Wegen des N-Logos

New Balance verklagt Michael Kors

Michael Kors
Einer der Styles, wegen denen Michael Kors nun von New Balance verklagt wurde.
Einer der Styles, wegen denen Michael Kors nun von New Balance verklagt wurde.

Das US-Unternehmen New Balance hat Michael Kors aufgrund von Markenrechtsverletzung verklagt. Es geht um eine Reihe von Michael Kors-Sneakern mit einem seitlichen N-Symbol.

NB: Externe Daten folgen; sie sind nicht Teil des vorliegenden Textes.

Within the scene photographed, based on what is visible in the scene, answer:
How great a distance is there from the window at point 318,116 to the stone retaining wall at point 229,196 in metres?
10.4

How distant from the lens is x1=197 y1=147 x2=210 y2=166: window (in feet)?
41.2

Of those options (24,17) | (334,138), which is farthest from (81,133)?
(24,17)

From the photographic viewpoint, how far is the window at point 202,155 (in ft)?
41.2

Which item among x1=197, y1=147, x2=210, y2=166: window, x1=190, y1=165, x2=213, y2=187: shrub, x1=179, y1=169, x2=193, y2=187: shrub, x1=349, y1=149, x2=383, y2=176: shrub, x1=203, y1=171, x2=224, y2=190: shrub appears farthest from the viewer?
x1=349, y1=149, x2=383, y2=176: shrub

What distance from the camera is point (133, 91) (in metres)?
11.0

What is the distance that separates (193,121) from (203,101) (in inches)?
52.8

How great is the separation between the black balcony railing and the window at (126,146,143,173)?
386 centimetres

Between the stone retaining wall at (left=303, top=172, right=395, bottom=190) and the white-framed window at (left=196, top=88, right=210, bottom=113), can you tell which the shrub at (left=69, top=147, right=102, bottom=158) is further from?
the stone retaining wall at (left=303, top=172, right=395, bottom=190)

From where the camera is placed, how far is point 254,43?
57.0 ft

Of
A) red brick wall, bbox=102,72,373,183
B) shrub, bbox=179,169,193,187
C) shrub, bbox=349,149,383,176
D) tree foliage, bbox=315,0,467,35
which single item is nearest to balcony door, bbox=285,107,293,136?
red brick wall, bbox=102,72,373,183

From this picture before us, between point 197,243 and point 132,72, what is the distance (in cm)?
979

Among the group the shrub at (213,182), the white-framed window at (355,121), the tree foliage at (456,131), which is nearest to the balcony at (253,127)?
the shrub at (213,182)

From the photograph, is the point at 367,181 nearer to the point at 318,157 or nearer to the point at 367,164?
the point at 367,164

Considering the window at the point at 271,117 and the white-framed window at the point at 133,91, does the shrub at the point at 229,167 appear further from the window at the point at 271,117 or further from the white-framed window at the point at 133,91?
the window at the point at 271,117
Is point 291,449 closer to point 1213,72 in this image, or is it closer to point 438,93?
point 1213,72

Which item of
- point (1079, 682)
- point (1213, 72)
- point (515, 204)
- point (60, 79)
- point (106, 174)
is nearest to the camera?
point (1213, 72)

Laut der Klage, die vergangene Woche bei einem Bundesgericht in Massachusetts eingereicht wurde, suggeriert die Nutzung des Buchstabens N auf Schuhen von Michael Kors "eine Zugehörigkeit, Verbindung oder Assoziation mit New Balance, obwohl eine solche Zugehörigkeit nicht besteht". Dies wiederum würde die Marke New Balance verwässern und bei den Verbrauchern Verwirrung stiften. Zudem wirft New Balance dem New Yorker Designer vor, die gesamte Aufmachung seiner Turnschuhe vom markenrechtlich geschützten Design des New Balance-Modells 574 übernommen zu haben.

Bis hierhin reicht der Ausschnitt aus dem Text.